» Available data
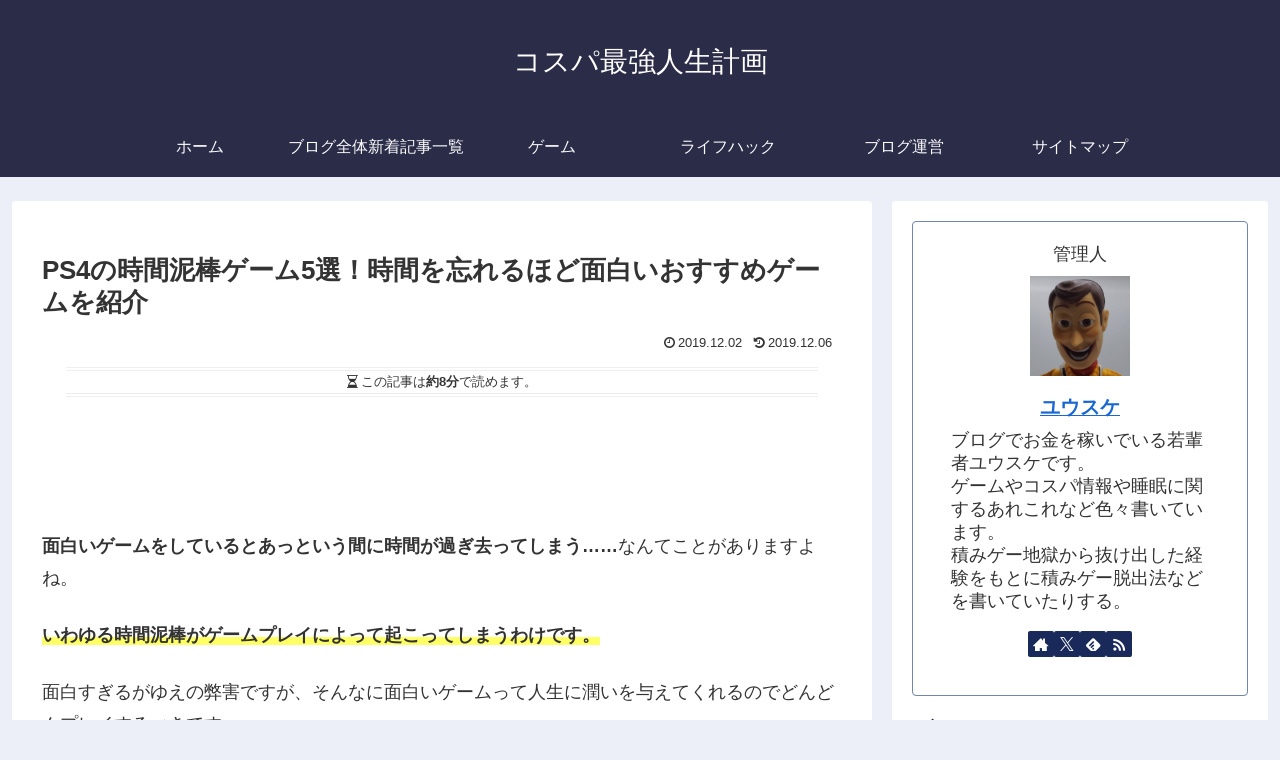

--- FILE ---
content_type: text/html; charset=utf-8
request_url: https://www.google.com/recaptcha/api2/aframe
body_size: 270
content:
<!DOCTYPE HTML><html><head><meta http-equiv="content-type" content="text/html; charset=UTF-8"></head><body><script nonce="XWYmrB7YGrKkdAn-3WkNGQ">/** Anti-fraud and anti-abuse applications only. See google.com/recaptcha */ try{var clients={'sodar':'https://pagead2.googlesyndication.com/pagead/sodar?'};window.addEventListener("message",function(a){try{if(a.source===window.parent){var b=JSON.parse(a.data);var c=clients[b['id']];if(c){var d=document.createElement('img');d.src=c+b['params']+'&rc='+(localStorage.getItem("rc::a")?sessionStorage.getItem("rc::b"):"");window.document.body.appendChild(d);sessionStorage.setItem("rc::e",parseInt(sessionStorage.getItem("rc::e")||0)+1);localStorage.setItem("rc::h",'1769066913419');}}}catch(b){}});window.parent.postMessage("_grecaptcha_ready", "*");}catch(b){}</script></body></html>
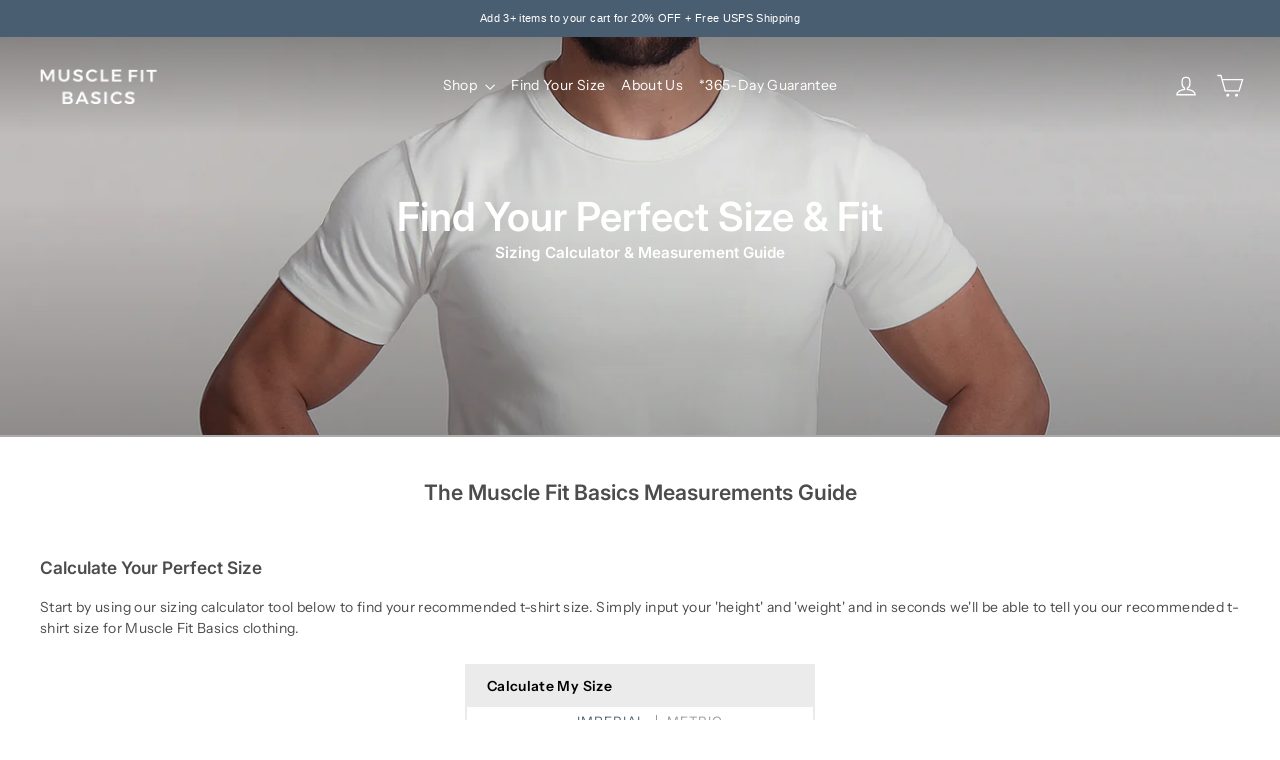

--- FILE ---
content_type: text/javascript
request_url: https://www.musclefitbasics.com/cdn/shop/t/133/assets/number-counter.js?v=90634825797261095291743129729
body_size: -423
content:
let number=103548;function updateNumber(newNumber){const numberElement=document.getElementById("number"),currentNumber=numberElement.textContent.replace("|",""),newNumberStr=newNumber.toLocaleString();let i=currentNumber.length;const backspaceInterval=setInterval(()=>{if(i>=0)numberElement.innerHTML=currentNumber.substring(0,i)+'<span class="cursor"></span>',i--;else{clearInterval(backspaceInterval);let j=0;const rewriteInterval=setInterval(()=>{j<=newNumberStr.length?(numberElement.innerHTML=newNumberStr.substring(0,j)+'<span class="cursor"></span>',j++):clearInterval(rewriteInterval)},100)}},100)}function increaseNumber(){number+=1,updateNumber(number)}setInterval(increaseNumber,19e3);
//# sourceMappingURL=/cdn/shop/t/133/assets/number-counter.js.map?v=90634825797261095291743129729
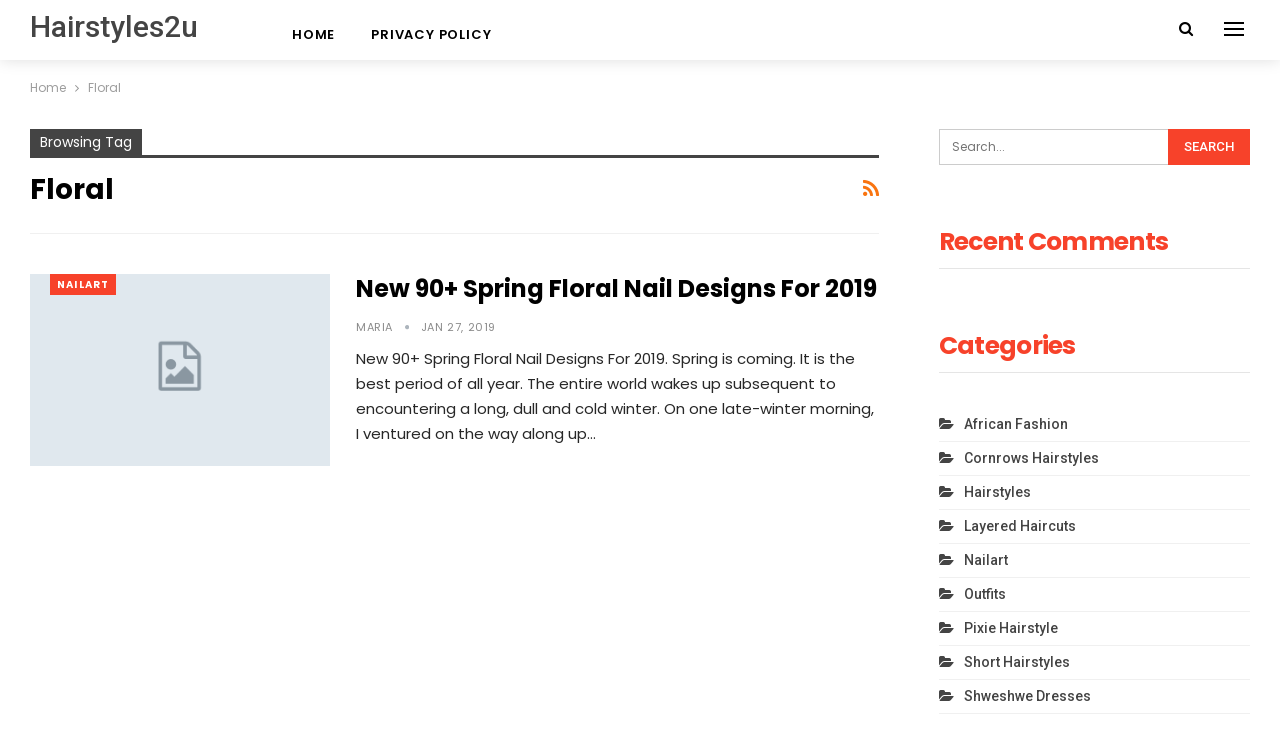

--- FILE ---
content_type: text/html; charset=utf-8
request_url: https://www.google.com/recaptcha/api2/aframe
body_size: 270
content:
<!DOCTYPE HTML><html><head><meta http-equiv="content-type" content="text/html; charset=UTF-8"></head><body><script nonce="NzKAlzNJfkW8gUQV6DxVVw">/** Anti-fraud and anti-abuse applications only. See google.com/recaptcha */ try{var clients={'sodar':'https://pagead2.googlesyndication.com/pagead/sodar?'};window.addEventListener("message",function(a){try{if(a.source===window.parent){var b=JSON.parse(a.data);var c=clients[b['id']];if(c){var d=document.createElement('img');d.src=c+b['params']+'&rc='+(localStorage.getItem("rc::a")?sessionStorage.getItem("rc::b"):"");window.document.body.appendChild(d);sessionStorage.setItem("rc::e",parseInt(sessionStorage.getItem("rc::e")||0)+1);localStorage.setItem("rc::h",'1769911331298');}}}catch(b){}});window.parent.postMessage("_grecaptcha_ready", "*");}catch(b){}</script></body></html>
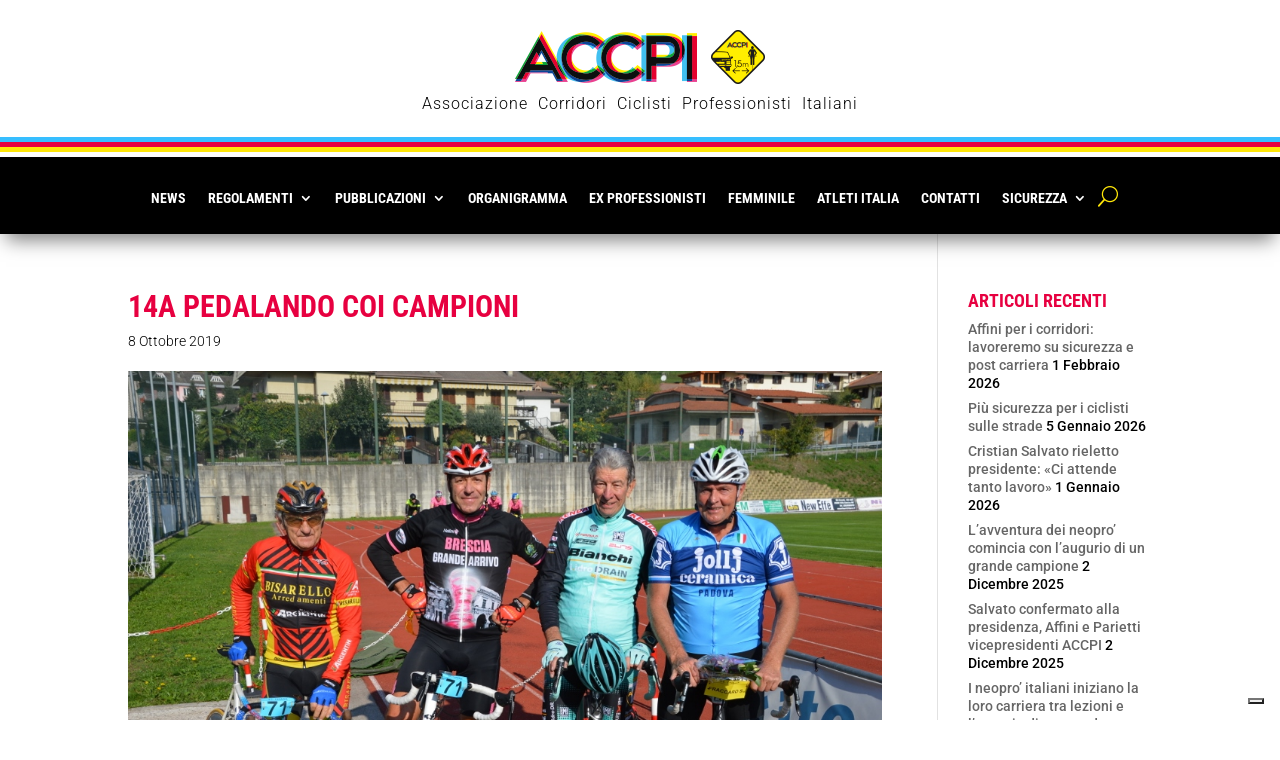

--- FILE ---
content_type: text/css
request_url: https://accpi.it/wp-content/themes/accpi/style.css?ver=4.27.4
body_size: -55
content:
/*
Theme Name:     ACCPI Child
Theme URI:      http://www.accpi.it
Description:    Tema Child per il tema ACCPI 
Author:         Andrea Bortolin
Template:       Divi
Version:        0.1.0
*/

--- FILE ---
content_type: application/javascript; charset=utf-8
request_url: https://cs.iubenda.com/cookie-solution/confs/js/65384250.js
body_size: -281
content:
_iub.csRC = { showBranding: false, publicId: '8cab4b17-6db6-11ee-8bfc-5ad8d8c564c0', floatingGroup: false };
_iub.csEnabled = true;
_iub.csPurposes = [4,3,2,1,"sh","s"];
_iub.cpUpd = 1769504491;
_iub.csT = 0.025;
_iub.googleConsentModeV2 = true;
_iub.totalNumberOfProviders = 13;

» Problem description
Reproduce the data above in full, exactly, with the images removed.

» Answer space
--- FILE ---
content_type: text/html; charset=utf-8
request_url: https://www.google.com/recaptcha/api2/aframe
body_size: 270
content:
<!DOCTYPE HTML><html><head><meta http-equiv="content-type" content="text/html; charset=UTF-8"></head><body><script nonce="XWYmrB7YGrKkdAn-3WkNGQ">/** Anti-fraud and anti-abuse applications only. See google.com/recaptcha */ try{var clients={'sodar':'https://pagead2.googlesyndication.com/pagead/sodar?'};window.addEventListener("message",function(a){try{if(a.source===window.parent){var b=JSON.parse(a.data);var c=clients[b['id']];if(c){var d=document.createElement('img');d.src=c+b['params']+'&rc='+(localStorage.getItem("rc::a")?sessionStorage.getItem("rc::b"):"");window.document.body.appendChild(d);sessionStorage.setItem("rc::e",parseInt(sessionStorage.getItem("rc::e")||0)+1);localStorage.setItem("rc::h",'1769066913419');}}}catch(b){}});window.parent.postMessage("_grecaptcha_ready", "*");}catch(b){}</script></body></html>

--- FILE ---
content_type: text/javascript
request_url: https://www.musclefitbasics.com/cdn/shop/t/133/assets/number-counter.js?v=90634825797261095291743129729
body_size: -423
content:
let number=103548;function updateNumber(newNumber){const numberElement=document.getElementById("number"),currentNumber=numberElement.textContent.replace("|",""),newNumberStr=newNumber.toLocaleString();let i=currentNumber.length;const backspaceInterval=setInterval(()=>{if(i>=0)numberElement.innerHTML=currentNumber.substring(0,i)+'<span class="cursor"></span>',i--;else{clearInterval(backspaceInterval);let j=0;const rewriteInterval=setInterval(()=>{j<=newNumberStr.length?(numberElement.innerHTML=newNumberStr.substring(0,j)+'<span class="cursor"></span>',j++):clearInterval(rewriteInterval)},100)}},100)}function increaseNumber(){number+=1,updateNumber(number)}setInterval(increaseNumber,19e3);
//# sourceMappingURL=/cdn/shop/t/133/assets/number-counter.js.map?v=90634825797261095291743129729

--- FILE ---
content_type: text/html; charset=utf-8
request_url: https://www.google.com/recaptcha/api2/aframe
body_size: 270
content:
<!DOCTYPE HTML><html><head><meta http-equiv="content-type" content="text/html; charset=UTF-8"></head><body><script nonce="NzKAlzNJfkW8gUQV6DxVVw">/** Anti-fraud and anti-abuse applications only. See google.com/recaptcha */ try{var clients={'sodar':'https://pagead2.googlesyndication.com/pagead/sodar?'};window.addEventListener("message",function(a){try{if(a.source===window.parent){var b=JSON.parse(a.data);var c=clients[b['id']];if(c){var d=document.createElement('img');d.src=c+b['params']+'&rc='+(localStorage.getItem("rc::a")?sessionStorage.getItem("rc::b"):"");window.document.body.appendChild(d);sessionStorage.setItem("rc::e",parseInt(sessionStorage.getItem("rc::e")||0)+1);localStorage.setItem("rc::h",'1769911331298');}}}catch(b){}});window.parent.postMessage("_grecaptcha_ready", "*");}catch(b){}</script></body></html>

--- FILE ---
content_type: text/css
request_url: https://accpi.it/wp-content/themes/accpi/style.css?ver=4.27.4
body_size: -55
content:
/*
Theme Name:     ACCPI Child
Theme URI:      http://www.accpi.it
Description:    Tema Child per il tema ACCPI 
Author:         Andrea Bortolin
Template:       Divi
Version:        0.1.0
*/

--- FILE ---
content_type: application/javascript; charset=utf-8
request_url: https://cs.iubenda.com/cookie-solution/confs/js/65384250.js
body_size: -281
content:
_iub.csRC = { showBranding: false, publicId: '8cab4b17-6db6-11ee-8bfc-5ad8d8c564c0', floatingGroup: false };
_iub.csEnabled = true;
_iub.csPurposes = [4,3,2,1,"sh","s"];
_iub.cpUpd = 1769504491;
_iub.csT = 0.025;
_iub.googleConsentModeV2 = true;
_iub.totalNumberOfProviders = 13;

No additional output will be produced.